[Record extracts]:
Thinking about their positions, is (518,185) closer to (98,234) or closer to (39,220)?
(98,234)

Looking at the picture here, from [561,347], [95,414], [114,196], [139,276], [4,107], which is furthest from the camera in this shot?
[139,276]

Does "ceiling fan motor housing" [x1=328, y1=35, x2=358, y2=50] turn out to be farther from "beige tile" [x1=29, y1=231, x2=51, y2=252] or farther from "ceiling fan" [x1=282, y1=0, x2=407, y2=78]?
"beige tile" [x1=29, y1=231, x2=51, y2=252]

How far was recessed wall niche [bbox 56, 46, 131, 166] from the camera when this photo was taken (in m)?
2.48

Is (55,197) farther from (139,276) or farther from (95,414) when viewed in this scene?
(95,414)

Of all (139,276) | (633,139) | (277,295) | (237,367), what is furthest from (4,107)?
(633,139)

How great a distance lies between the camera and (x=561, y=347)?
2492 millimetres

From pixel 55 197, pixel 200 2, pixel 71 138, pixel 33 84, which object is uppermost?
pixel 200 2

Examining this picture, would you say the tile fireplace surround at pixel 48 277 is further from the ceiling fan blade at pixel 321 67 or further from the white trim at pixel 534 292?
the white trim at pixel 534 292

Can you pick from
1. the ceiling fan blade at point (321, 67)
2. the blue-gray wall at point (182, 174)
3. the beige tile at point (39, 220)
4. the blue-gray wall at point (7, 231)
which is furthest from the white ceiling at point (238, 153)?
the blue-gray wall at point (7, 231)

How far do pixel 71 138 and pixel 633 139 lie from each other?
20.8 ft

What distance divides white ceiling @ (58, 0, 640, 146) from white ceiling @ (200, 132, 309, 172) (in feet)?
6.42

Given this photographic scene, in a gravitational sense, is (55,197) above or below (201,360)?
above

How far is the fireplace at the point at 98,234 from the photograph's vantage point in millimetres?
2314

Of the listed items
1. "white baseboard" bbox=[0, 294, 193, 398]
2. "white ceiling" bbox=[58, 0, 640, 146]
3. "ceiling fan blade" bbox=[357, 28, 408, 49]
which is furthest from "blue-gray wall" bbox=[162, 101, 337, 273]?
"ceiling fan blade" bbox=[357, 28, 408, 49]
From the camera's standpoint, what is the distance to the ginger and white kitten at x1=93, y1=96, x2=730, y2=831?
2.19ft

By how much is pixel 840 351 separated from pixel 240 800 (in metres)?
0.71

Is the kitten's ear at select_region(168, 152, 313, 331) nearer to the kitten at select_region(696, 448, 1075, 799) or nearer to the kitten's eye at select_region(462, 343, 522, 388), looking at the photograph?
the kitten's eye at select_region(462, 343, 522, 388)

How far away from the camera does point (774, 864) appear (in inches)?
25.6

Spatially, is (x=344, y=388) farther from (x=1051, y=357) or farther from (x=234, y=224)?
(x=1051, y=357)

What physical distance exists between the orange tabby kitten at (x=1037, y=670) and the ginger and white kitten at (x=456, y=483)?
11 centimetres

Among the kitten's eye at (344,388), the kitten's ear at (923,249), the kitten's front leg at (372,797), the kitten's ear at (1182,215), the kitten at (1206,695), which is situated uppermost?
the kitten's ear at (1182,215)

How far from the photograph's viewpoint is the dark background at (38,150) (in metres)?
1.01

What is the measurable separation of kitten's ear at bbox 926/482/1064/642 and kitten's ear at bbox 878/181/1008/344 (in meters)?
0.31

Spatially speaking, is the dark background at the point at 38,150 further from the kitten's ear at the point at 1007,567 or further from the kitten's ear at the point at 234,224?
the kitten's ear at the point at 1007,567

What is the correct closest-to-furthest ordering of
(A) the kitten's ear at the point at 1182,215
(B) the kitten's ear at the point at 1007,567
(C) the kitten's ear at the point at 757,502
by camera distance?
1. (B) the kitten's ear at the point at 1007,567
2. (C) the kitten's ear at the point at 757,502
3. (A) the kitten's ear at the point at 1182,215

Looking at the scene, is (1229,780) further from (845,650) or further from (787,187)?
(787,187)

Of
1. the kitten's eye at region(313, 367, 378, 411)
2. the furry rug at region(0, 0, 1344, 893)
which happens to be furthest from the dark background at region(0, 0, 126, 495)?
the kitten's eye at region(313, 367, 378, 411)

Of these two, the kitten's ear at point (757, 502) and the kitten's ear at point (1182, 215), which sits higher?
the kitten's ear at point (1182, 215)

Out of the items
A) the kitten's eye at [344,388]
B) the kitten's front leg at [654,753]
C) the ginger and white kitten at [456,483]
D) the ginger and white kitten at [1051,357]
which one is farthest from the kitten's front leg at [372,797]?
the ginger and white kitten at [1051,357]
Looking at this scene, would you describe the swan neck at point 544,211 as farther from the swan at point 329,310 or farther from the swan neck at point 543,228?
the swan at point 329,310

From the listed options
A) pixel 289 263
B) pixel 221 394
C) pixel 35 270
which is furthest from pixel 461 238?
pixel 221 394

[Challenge]:
Convert all of the data above into a JSON list of strings, giving each line as its own string and omitting blank lines.

[Full solution]:
[
  "Thinking about their positions, is (518,185) closer to (98,234) or closer to (39,220)?",
  "(98,234)",
  "Looking at the picture here, from [561,347], [95,414], [114,196], [139,276], [4,107], which is furthest from the camera in this shot?",
  "[139,276]",
  "Does \"ceiling fan motor housing\" [x1=328, y1=35, x2=358, y2=50] turn out to be farther from \"beige tile\" [x1=29, y1=231, x2=51, y2=252] or farther from \"ceiling fan\" [x1=282, y1=0, x2=407, y2=78]?",
  "\"beige tile\" [x1=29, y1=231, x2=51, y2=252]",
  "How far was recessed wall niche [bbox 56, 46, 131, 166] from the camera when this photo was taken (in m)?",
  "2.48",
  "Is (55,197) farther from (139,276) or farther from (95,414) when viewed in this scene?",
  "(95,414)",
  "Of all (139,276) | (633,139) | (277,295) | (237,367), what is furthest from (4,107)?",
  "(633,139)",
  "How great a distance lies between the camera and (x=561, y=347)?",
  "2492 millimetres",
  "From pixel 55 197, pixel 200 2, pixel 71 138, pixel 33 84, which object is uppermost?",
  "pixel 200 2",
  "Examining this picture, would you say the tile fireplace surround at pixel 48 277 is further from the ceiling fan blade at pixel 321 67 or further from the white trim at pixel 534 292?",
  "the white trim at pixel 534 292",
  "Can you pick from",
  "1. the ceiling fan blade at point (321, 67)",
  "2. the blue-gray wall at point (182, 174)",
  "3. the beige tile at point (39, 220)",
  "4. the blue-gray wall at point (7, 231)",
  "which is furthest from the white ceiling at point (238, 153)?",
  "the blue-gray wall at point (7, 231)",
  "How far do pixel 71 138 and pixel 633 139 lie from each other?",
  "20.8 ft",
  "What distance divides white ceiling @ (58, 0, 640, 146) from white ceiling @ (200, 132, 309, 172) (in feet)?",
  "6.42",
  "Given this photographic scene, in a gravitational sense, is (55,197) above or below (201,360)?",
  "above",
  "How far is the fireplace at the point at 98,234 from the photograph's vantage point in millimetres?",
  "2314",
  "Of the listed items",
  "1. \"white baseboard\" bbox=[0, 294, 193, 398]",
  "2. \"white ceiling\" bbox=[58, 0, 640, 146]",
  "3. \"ceiling fan blade\" bbox=[357, 28, 408, 49]",
  "which is furthest from \"blue-gray wall\" bbox=[162, 101, 337, 273]?",
  "\"ceiling fan blade\" bbox=[357, 28, 408, 49]",
  "From the camera's standpoint, what is the distance to the ginger and white kitten at x1=93, y1=96, x2=730, y2=831?",
  "2.19ft",
  "By how much is pixel 840 351 separated from pixel 240 800 (in metres)?",
  "0.71",
  "Is the kitten's ear at select_region(168, 152, 313, 331) nearer to the kitten at select_region(696, 448, 1075, 799) or nearer to the kitten's eye at select_region(462, 343, 522, 388), looking at the photograph?",
  "the kitten's eye at select_region(462, 343, 522, 388)",
  "How far away from the camera does point (774, 864) appear (in inches)?",
  "25.6",
  "Spatially, is (x=344, y=388) farther from (x=1051, y=357) or farther from (x=234, y=224)?",
  "(x=1051, y=357)",
  "What physical distance exists between the orange tabby kitten at (x=1037, y=670) and the ginger and white kitten at (x=456, y=483)?",
  "11 centimetres",
  "Among the kitten's eye at (344,388), the kitten's ear at (923,249), the kitten's front leg at (372,797), the kitten's ear at (1182,215), the kitten at (1206,695), which is situated uppermost?",
  "the kitten's ear at (1182,215)",
  "How far from the photograph's viewpoint is the dark background at (38,150) (in metres)?",
  "1.01",
  "What is the measurable separation of kitten's ear at bbox 926/482/1064/642 and kitten's ear at bbox 878/181/1008/344 (in meters)?",
  "0.31",
  "Spatially speaking, is the dark background at the point at 38,150 further from the kitten's ear at the point at 1007,567 or further from the kitten's ear at the point at 234,224?",
  "the kitten's ear at the point at 1007,567",
  "What is the correct closest-to-furthest ordering of",
  "(A) the kitten's ear at the point at 1182,215",
  "(B) the kitten's ear at the point at 1007,567",
  "(C) the kitten's ear at the point at 757,502",
  "by camera distance?",
  "1. (B) the kitten's ear at the point at 1007,567",
  "2. (C) the kitten's ear at the point at 757,502",
  "3. (A) the kitten's ear at the point at 1182,215",
  "Looking at the scene, is (1229,780) further from (845,650) or further from (787,187)?",
  "(787,187)",
  "Of",
  "1. the kitten's eye at region(313, 367, 378, 411)",
  "2. the furry rug at region(0, 0, 1344, 893)",
  "which happens to be furthest from the dark background at region(0, 0, 126, 495)?",
  "the kitten's eye at region(313, 367, 378, 411)",
  "Of these two, the kitten's ear at point (757, 502) and the kitten's ear at point (1182, 215), which sits higher?",
  "the kitten's ear at point (1182, 215)",
  "Out of the items",
  "A) the kitten's eye at [344,388]",
  "B) the kitten's front leg at [654,753]",
  "C) the ginger and white kitten at [456,483]",
  "D) the ginger and white kitten at [1051,357]",
  "which one is farthest from the kitten's front leg at [372,797]?",
  "the ginger and white kitten at [1051,357]",
  "Looking at this scene, would you describe the swan neck at point 544,211 as farther from the swan at point 329,310 or farther from the swan neck at point 543,228?",
  "the swan at point 329,310",
  "From the listed options",
  "A) pixel 289 263",
  "B) pixel 221 394",
  "C) pixel 35 270",
  "which is furthest from pixel 461 238?",
  "pixel 221 394"
]